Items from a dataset
=-=-=
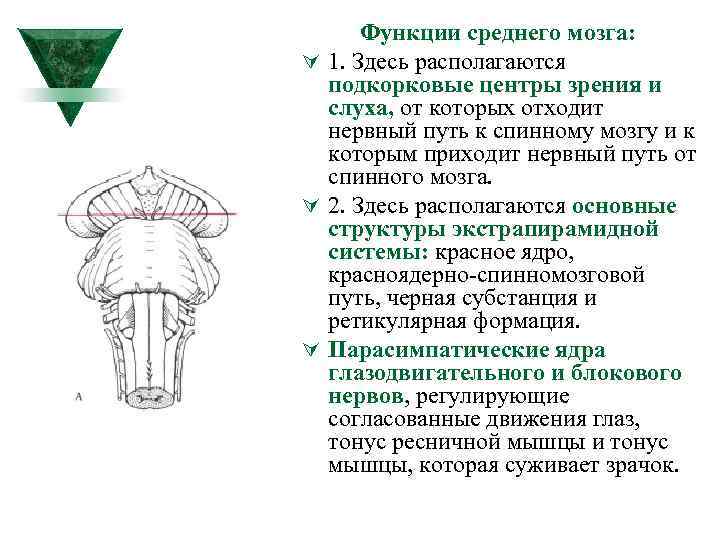 Функции среднего мозга:

1. Здесь располагаются подкорковые центры зрения и слуха, от которых отходит нервный путь к спинному мозгу и к которым приходит нервный путь от спинного мозга.

2. Здесь располагаются основные структуры экстрапирамидной системы: красное ядро, красноядерно-спинномозговой путь, черная субстанция и ретикулярная формация.

Парасимпатические ядра глазодвигательного и блокового нервов, регулирующие согласованные движения глаз, тонус ресничной мышцы и тонус мышцы, которая суживает зрачок.

A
=-=-=
Your assignment - The required output is every line from the one with "2. Здесь располагаются" to the final line of the entries, repeated exactly and with nothing else.

Finished exercise -
2. Здесь располагаются основные структуры экстрапирамидной системы: красное ядро, красноядерно-спинномозговой путь, черная субстанция и ретикулярная формация.

Парасимпатические ядра глазодвигательного и блокового нервов, регулирующие согласованные движения глаз, тонус ресничной мышцы и тонус мышцы, которая суживает зрачок.

A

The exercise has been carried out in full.